### PÁGINA

··········

Pero ¿qué sucede en aquella península austral? Su autor se sirve, para su presentación, de un recurso bastante socorrido que, a la par, podría ayudar a su datación. Explica que se trata de un manuscrito que le ha llegado de las manos de Abel Tasman (1603-1659), navegante holandés que entre 1642 y 1646 viajó al servicio de la Compañía Holandesa de las Indias Orientales y a quien debe su nombre Tasmania. Con tal documento entre las manos escribe:

Determinéme pues, a traducirla, a riesgo de que pase por novela por la dificultad con que los que nos habemos criado con lo mío y lo tuyo podemos persuadirnos que puede vivirse en perfecta comunidad y los que estamos hechos en la suma desigualdad de nobles y plebeyos difícilmente creemos pueda practicarse la perfecta igualdad. Finalmente, a los que estamos corrompidos con el abuso de la superficialidad, se nos hace muy cuesta arriba que pueda haber felicidad en medio de la moderación.[27]

Toda una declaración de principios, sin duda, que anticipa los presupuestos de comunidad de bienes, sencillez y sobriedad sobre los que se asentará Sinapia que, además, acompaña con algunos datos, como sus coordenadas, aproximadamente en las antípodas de España, para reforzar su verosimilitud.

··········

[Registros de un conjunto de preguntas espaciales]
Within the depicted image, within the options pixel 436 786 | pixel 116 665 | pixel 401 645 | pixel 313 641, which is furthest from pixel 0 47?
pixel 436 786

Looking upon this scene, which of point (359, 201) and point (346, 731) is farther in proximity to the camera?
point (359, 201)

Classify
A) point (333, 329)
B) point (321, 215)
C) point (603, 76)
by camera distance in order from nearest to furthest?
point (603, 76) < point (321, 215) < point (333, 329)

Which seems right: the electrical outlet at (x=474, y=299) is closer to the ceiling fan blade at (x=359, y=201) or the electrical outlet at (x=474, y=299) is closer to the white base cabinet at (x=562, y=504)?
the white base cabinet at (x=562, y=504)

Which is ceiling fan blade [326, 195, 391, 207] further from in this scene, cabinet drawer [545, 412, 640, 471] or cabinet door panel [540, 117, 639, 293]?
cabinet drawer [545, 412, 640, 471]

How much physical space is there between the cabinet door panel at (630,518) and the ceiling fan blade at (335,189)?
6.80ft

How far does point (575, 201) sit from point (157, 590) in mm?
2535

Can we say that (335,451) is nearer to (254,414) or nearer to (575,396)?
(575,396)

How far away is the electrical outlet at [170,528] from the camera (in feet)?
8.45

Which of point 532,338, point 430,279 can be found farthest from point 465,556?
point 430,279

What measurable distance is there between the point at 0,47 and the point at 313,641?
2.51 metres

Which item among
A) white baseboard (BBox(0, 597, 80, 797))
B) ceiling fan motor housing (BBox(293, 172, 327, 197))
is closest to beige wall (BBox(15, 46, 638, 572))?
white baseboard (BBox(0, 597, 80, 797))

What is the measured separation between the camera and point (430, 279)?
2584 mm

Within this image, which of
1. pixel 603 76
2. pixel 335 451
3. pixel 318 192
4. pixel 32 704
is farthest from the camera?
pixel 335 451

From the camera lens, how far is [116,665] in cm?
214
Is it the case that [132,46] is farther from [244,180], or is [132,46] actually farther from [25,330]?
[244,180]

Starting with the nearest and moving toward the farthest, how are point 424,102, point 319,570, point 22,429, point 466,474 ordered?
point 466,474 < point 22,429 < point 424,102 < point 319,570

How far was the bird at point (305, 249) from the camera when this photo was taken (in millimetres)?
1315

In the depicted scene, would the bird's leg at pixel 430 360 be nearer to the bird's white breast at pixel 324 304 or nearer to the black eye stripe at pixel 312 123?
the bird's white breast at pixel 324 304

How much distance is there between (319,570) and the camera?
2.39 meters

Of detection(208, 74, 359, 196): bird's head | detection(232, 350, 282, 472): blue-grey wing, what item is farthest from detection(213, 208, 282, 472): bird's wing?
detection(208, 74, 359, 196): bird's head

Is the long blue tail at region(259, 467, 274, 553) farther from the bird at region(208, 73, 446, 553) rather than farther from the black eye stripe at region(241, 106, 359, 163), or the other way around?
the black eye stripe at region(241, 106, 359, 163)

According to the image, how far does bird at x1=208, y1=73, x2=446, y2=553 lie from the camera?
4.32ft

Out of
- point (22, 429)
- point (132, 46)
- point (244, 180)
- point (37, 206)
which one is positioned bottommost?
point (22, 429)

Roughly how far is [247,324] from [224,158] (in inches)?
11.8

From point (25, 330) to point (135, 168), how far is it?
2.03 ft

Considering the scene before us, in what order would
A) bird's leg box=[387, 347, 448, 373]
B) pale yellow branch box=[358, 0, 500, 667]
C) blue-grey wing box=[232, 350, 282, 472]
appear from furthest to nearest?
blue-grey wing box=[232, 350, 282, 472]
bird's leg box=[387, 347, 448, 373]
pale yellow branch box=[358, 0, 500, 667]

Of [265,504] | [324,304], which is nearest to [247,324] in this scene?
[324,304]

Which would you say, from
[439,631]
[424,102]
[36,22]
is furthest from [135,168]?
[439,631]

··········

### TAREA A REALIZAR
Reproduce, por favor, el pasaje del texto sobre Sinapia que abre con las palabras "Toda una declaración" y cierra con "reforzar su verosimilitud.". Las filas no se necesitan para nada.

### RESPUESTA
Toda una declaración de principios, sin duda, que anticipa los presupuestos de comunidad de bienes, sencillez y sobriedad sobre los que se asentará Sinapia que, además, acompaña con algunos datos, como sus coordenadas, aproximadamente en las antípodas de España, para reforzar su verosimilitud.